# audi TT brake upgrades OEM Style



## jason bouchard (Aug 25, 2005)

ok i have a 2001 Audi TT 225Q and i need front and rear pads and rotors and im interested in upgrading the front brakes for an ok price. i was looking at the TT 3.2 model brakes, they are bigger but idk if its worth it to upgrade to them.
but i dont have enough money to do the boxster S upgrade and i do need brakes very soon.
thanks for any imput
Jay http://****************.com/smile/emthup.gif http://****************.com/smile/emthup.gif 
p.s. wondering if anyone ever thought about a wrx / sti swap of brakes, the wrx are dual pot and 5x100 and the 04 sti are brembo 4 pot and 5x100 as well. 


_Modified by jason bouchard at 12:30 AM 10-9-2008_


----------



## lonewolfe (Dec 14, 2007)

*Re: audi TT brake upgrades OEM Style (jason bouchard)*

I think the brakes you have are more than enough for a TT. Just my opinion. I am upgrading to the same brakes you have on my GTI 1.8T this weekend. Awesome brakes. http://****************.com/smile/emthup.gif Just get some nice rotors, pads and some stainless brakelines if you don't already have them and you are good to go. A complete brake system flush with new fluid will do wonders too! http://****************.com/smile/emthup.gif


----------



## jason bouchard (Aug 25, 2005)

*Re: audi TT brake upgrades OEM Style (lonewolfe)*

ya bit if i am going to be buyign new calipers/rotors and pads anyway i was thinking if it snot much more i can go with a nice upgrade. im looking into the 3.2/ R32 brakes now idk if i can source them for a REASONABLE price though


----------



## jason bouchard (Aug 25, 2005)

*Re: (erevlydeux)*

well if i did fluid, pads SS line and then a bigger setup it would be even better : )

⁂

**DIRECTIVE A**.
Pull out every line of the records that contains the word "farthest".
The records have no connection to the Audi TT brake thread.

**SOURCE RECORDS**.
⁂

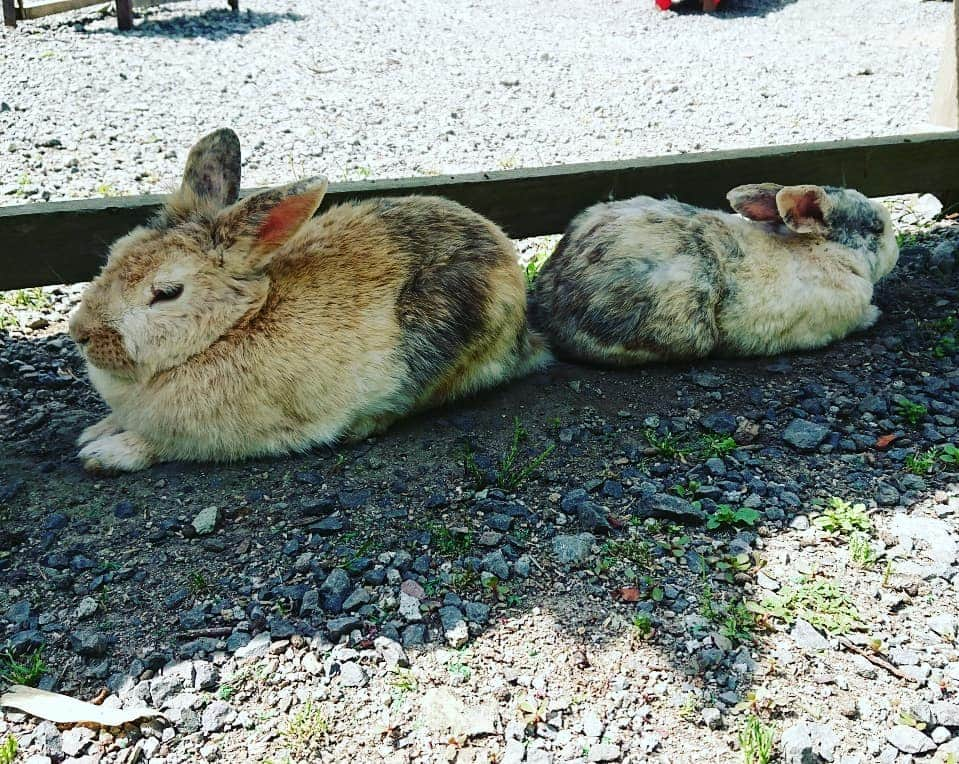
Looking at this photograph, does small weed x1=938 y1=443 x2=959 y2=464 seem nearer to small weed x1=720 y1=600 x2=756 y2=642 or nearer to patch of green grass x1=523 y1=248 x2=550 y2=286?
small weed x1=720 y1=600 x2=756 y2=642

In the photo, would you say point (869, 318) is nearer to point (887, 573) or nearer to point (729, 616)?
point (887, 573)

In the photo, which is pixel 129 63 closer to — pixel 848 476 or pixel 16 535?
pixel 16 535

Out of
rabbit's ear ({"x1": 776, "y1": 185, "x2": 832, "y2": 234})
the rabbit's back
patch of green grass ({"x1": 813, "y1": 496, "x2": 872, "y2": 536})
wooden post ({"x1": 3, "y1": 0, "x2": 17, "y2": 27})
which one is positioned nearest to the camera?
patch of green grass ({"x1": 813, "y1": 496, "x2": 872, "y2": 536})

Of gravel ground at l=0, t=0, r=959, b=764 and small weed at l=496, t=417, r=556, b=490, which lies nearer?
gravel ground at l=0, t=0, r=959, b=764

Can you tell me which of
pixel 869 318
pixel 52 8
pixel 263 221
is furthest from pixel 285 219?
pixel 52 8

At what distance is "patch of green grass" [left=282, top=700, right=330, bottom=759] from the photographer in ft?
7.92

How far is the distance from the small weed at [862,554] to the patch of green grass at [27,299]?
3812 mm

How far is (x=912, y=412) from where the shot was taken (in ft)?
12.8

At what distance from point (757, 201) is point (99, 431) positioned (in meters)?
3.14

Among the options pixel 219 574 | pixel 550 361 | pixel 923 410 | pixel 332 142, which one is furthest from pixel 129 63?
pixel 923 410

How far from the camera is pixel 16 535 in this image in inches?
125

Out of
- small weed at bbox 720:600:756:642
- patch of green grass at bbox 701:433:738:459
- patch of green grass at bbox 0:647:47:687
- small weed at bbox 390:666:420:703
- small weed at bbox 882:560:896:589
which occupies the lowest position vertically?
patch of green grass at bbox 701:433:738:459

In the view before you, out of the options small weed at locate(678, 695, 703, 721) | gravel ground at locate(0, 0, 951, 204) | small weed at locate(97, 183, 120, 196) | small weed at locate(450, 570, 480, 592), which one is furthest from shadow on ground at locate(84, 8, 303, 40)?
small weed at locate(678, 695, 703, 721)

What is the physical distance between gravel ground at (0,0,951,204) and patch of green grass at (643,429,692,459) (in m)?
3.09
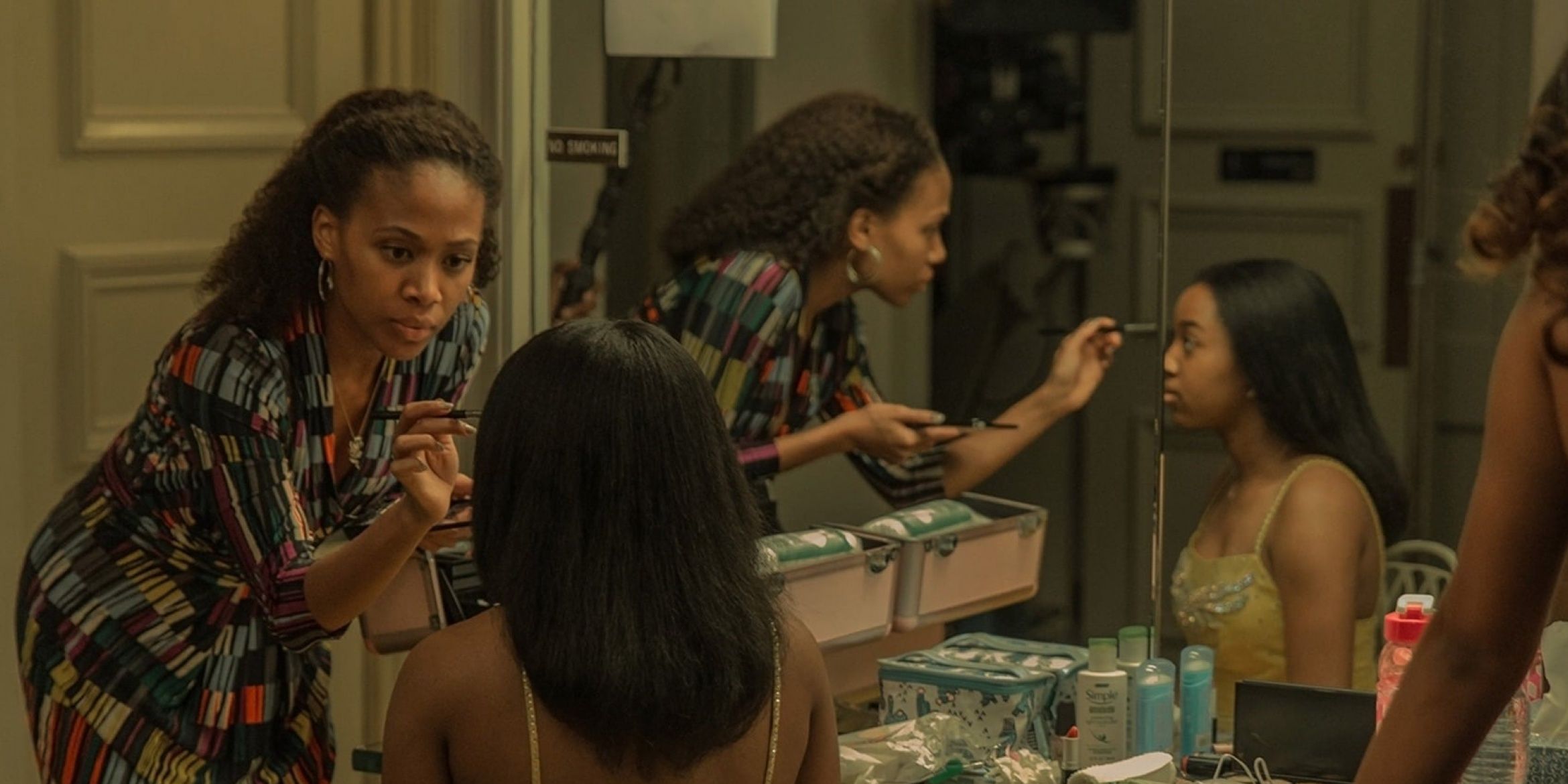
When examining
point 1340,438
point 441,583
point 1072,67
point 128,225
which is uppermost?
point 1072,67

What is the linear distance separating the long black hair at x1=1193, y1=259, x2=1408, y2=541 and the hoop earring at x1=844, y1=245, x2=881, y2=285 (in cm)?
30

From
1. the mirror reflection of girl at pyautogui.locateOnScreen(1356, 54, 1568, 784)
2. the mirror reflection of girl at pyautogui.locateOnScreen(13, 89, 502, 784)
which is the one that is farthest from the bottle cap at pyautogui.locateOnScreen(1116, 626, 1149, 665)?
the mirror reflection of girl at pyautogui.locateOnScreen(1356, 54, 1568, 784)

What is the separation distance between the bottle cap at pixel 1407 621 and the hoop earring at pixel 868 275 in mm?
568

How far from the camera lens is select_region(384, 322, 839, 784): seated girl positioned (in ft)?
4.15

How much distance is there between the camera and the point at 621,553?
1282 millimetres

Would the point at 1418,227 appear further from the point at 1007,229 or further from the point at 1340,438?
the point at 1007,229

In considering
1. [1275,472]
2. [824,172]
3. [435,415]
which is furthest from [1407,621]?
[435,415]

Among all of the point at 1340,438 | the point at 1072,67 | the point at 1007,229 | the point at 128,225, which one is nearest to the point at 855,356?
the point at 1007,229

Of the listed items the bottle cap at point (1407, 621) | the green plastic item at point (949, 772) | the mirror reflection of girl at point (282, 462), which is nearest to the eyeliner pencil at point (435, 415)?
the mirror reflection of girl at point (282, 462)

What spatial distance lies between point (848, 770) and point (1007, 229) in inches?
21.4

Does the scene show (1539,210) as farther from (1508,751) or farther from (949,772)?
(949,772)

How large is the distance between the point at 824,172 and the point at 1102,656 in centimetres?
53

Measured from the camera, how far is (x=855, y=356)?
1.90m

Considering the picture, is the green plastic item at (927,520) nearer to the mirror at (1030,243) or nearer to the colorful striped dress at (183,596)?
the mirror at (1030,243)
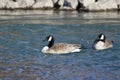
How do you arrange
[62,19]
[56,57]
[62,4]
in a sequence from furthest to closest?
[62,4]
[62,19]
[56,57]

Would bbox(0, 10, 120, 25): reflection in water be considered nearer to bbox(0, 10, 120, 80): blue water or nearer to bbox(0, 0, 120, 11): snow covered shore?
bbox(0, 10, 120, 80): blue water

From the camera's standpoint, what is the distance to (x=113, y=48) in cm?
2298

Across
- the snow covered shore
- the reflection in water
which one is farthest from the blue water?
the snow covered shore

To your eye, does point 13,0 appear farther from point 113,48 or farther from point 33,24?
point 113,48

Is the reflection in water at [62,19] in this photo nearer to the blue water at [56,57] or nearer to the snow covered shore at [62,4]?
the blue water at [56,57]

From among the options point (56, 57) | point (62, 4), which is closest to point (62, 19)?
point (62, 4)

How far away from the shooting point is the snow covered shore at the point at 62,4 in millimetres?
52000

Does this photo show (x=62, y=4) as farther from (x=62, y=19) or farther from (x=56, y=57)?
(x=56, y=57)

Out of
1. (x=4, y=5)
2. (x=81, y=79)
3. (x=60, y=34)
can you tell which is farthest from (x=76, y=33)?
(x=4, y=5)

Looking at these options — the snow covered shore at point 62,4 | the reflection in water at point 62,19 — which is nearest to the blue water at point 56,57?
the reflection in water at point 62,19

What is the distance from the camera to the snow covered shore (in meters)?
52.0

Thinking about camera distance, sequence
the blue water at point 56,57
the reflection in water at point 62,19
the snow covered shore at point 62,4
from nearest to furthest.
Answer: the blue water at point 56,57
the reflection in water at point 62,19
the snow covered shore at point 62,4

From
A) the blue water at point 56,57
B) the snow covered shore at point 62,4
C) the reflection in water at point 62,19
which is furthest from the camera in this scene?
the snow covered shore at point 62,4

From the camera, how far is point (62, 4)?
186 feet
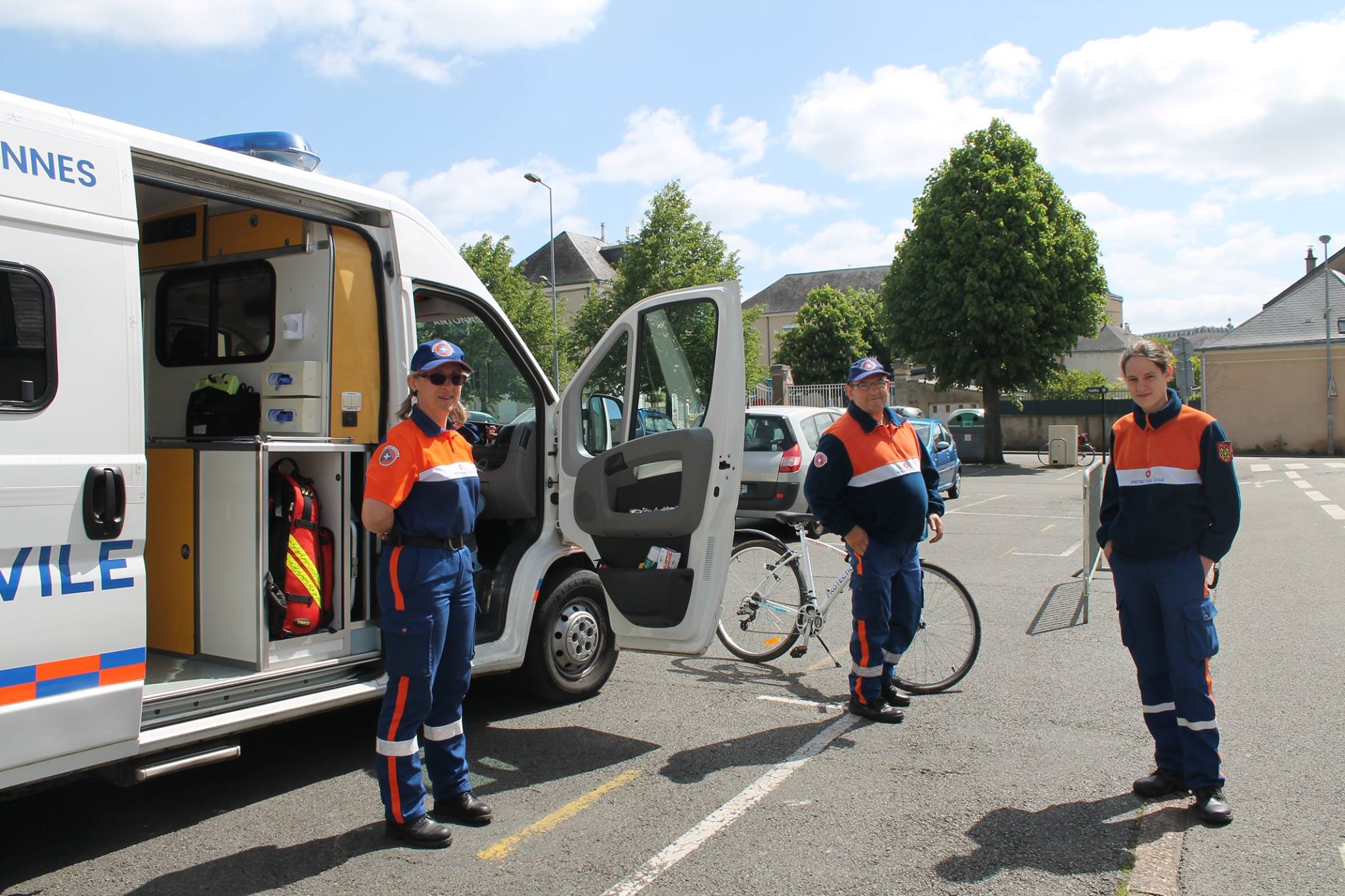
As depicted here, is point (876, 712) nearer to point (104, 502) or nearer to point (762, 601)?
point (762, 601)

⁂

**DIRECTIVE B**.
Based on the Audi TT brake thread, answer yes or no for each statement and quote the words that decide it: (i) The first poster owns a 2001 Audi TT 225Q. (ii) lonewolfe recommends a complete brake system flush. (iii) The 04 STI brakes are described as dual pot.

**FULL OUTPUT A**.
which is the one that is farthest from the bottle cap at pyautogui.locateOnScreen(1116, 626, 1149, 665)?
which one is farthest from the blue water?
can you tell which is farthest from (x=76, y=33)?

**FULL OUTPUT B**.
(i) Yes: "i have a 2001 Audi TT 225Q"
(ii) Yes: "A complete brake system flush with new fluid will do wonders too!"
(iii) No: "the 04 sti are brembo 4 pot and 5x100 as well"